§ **Page text**:
--- --- ---

I often painted non-representationally, with water colors. I once filled a piece of paper with horizontal strips of color. Mr Stambaugh disapproved. He showed me a recent announcement that a certain art dealer was no longer going to deal in nonrepresentational art, because such art did not seem to be going anywhere any more.

In 1981, I traced this picture from a USGS topographical map.  Featured are the Cacapon River, US Route 50, and the boundary of Capon Bridge, West Virginia, designated as a host for refugees from Washington in the event of the Soviet nuclear strike that President Reagan seemed bent on provoking

In 1981, I traced this picture from a USGS topographical map.
Featured are the Cacapon River, US Route 50,
and the boundary of Capon Bridge, West Virginia.
This town had been designated as a host for refugees from Washington
in the event of the Soviet nuclear strike
that President Reagan seemed bent on provoking.
My uncle had a house, nine miles to the west.

I did like Mr Stambaugh. In my sophomore year, I was not enrolled in his art course, but still I painted on my own, and I brought my work to show Mr Stambaugh. Sometimes he did me the honor of tacking it on the wall of the studio. I returned to the studio officially in my junior year, though I offended another teacher by doing so. I had dropped art in the previous year in order to take Latin, though like everybody else I had already been studying another language (in my case, French) since the year before high school. The Latin teacher knew me from his ancient Greek history course in my freshman year. George Constantinople proposed that I could do the work of the first two years of Latin in my sophomore year, and he met me after school to help me accomplish this. I thought he enjoyed just chatting with me too, as I did with him. At the end of the year, he told me I could now sign up for Latin III; but I told him I wanted to go back to painting instead. I said I could continue to meet him after school to work on Latin; but he said it would not be convenient for him.

I wonder what happened to Mr Constantinople. He lived on campus with his wife, who was also a classicist. I met him sometimes in an office where photographs of Roman coins were on display: coins featuring a particular Emperor, whose name I do not recall. For Mr Constantinople was finishing up a doctoral dissertation on how the reign of that emperor was reflected in how he was portrayed on coins. He did earn the doctorate; but then, when my class graduated in 1983, he went off to study sea admiralty law. One web page says he has been licensed to practice law in Washington since 1987, but there is no further information.

I know what happened to Mr Stambaugh. The student art show at the end of my junior year would be his last, because he was retiring—or was being retired, because of his age. He might have been happy to keep teaching. As it was, he died four years later, and the “Style” section of the Washington Post printed a tribute by a former colleague called Howard Means. Though I met him once, I did not know Mr Means. His tribute does describe the man I remember:

Dean was catholic in his tastes and intolerant of anything or anyone beyond them. The Day-Glo period of American art did not exist in his life except as one more tawdry instance of cultural depravity well beneath even a sniff of contempt. His own such sniff roared—the paradox of a man of all-consuming gentleness.

--- --- ---

§ **Dataset content**:
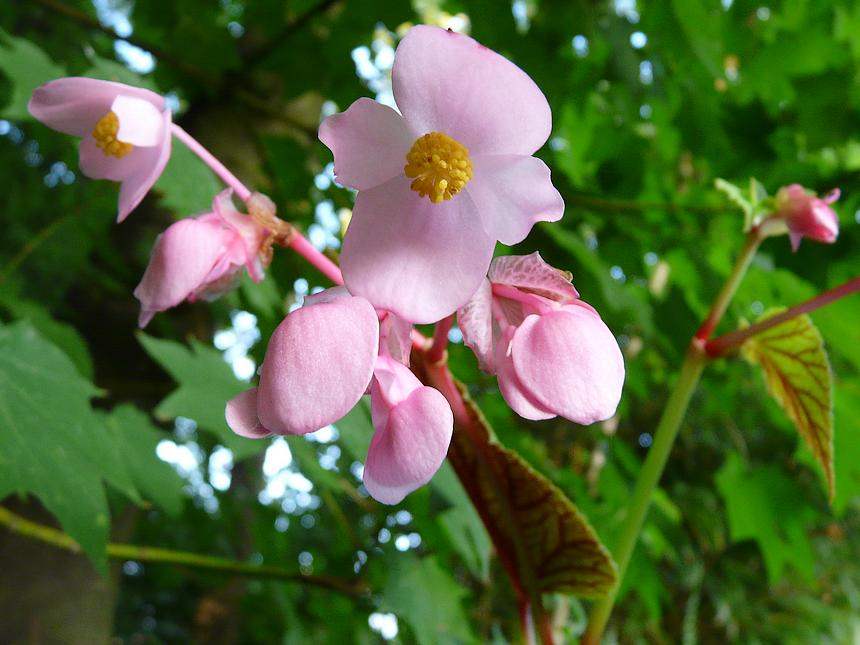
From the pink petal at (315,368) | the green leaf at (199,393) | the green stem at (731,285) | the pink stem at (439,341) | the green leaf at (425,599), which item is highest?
the pink petal at (315,368)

--- --- ---

§ **Set problem 1**:
In the memoir about the narrator's high school teachers, what language had the narrator been studying since the year before high school?
§ **Set problem 2**:
Mark each statement yes or no against the memoir about the narrator's high school teachers, and quote the words that decide it.
(a) Mr Constantinople agreed to keep meeting the narrator after school to work on Latin.
(b) The narrator's class graduated in 1983.
(c) Howard Means's tribute appeared in the "Style" section of the Washington Post.
§ **Set problem 3**:
Pick up the memoir about the narrator's high school teachers after its last sentence and continue it.

§ **Task output 1**:
French.

§ **Task output 2**:
(a) No: "he said it would not be convenient for him."
(b) Yes: "when my class graduated in 1983"
(c) Yes: "the “Style” section of the Washington Post printed a tribute by a former colleague called Howard Means"

§ **Task output 3**:
At his last art show, some of Mr Stambaugh’s own works were on display. As I recall, they were landscapes, one with a cow featured prominently. I appreciated that we students had never seen our teacher’s work before. At least one student had encouraged him to show us his own work; but he had declined. I assume Mr Stambaugh did not want us to copy him, but to find our own way, with the minimal guidance that he gave us as he wandered around the studio, looking at what we were doing. Students new to the art studio were asked to draw something, so that Mr Stambaugh could see how they did that; then they were let free.

In 2012, I published an article in the De Morgan Journal about St John’s College and my four years there. I spent my freshman year in Annapolis, where an artist called Margarida Kendall gave an extracurricular painting class. I recall her saying that all of the great paintings of the world were not worth the life of a cat. She was also disdainful of “The Luncheon of the Boating Party.” It is easy to be so.

Art and others

Renoir’s paintings are like cotton candy. And yet it would seem that they can bring happiness to people who are desperate for it. Here I turn to an essay in a book that I bought in the National Gallery of Art in Washington during the winter break of my senior year in college. The book is Sherman E. Lee (ed.), On Understanding Art Museums (Englewood Cliffs, N.J.: Prentice-Hall, 1975), and I bought it on January 6, 1987, probably from a bargain bin. The last essay in the book is called “The Art Museum and the Pressures of Society.” Author Robert Coles was a psychiatrist working with poor children in Boston, and he had got to know something about their families. One boy’s grandmother worked for a woman who gave her a print of Renoir’s “Bal à Bougival,” which was at the Museum of Fine Arts in Boston.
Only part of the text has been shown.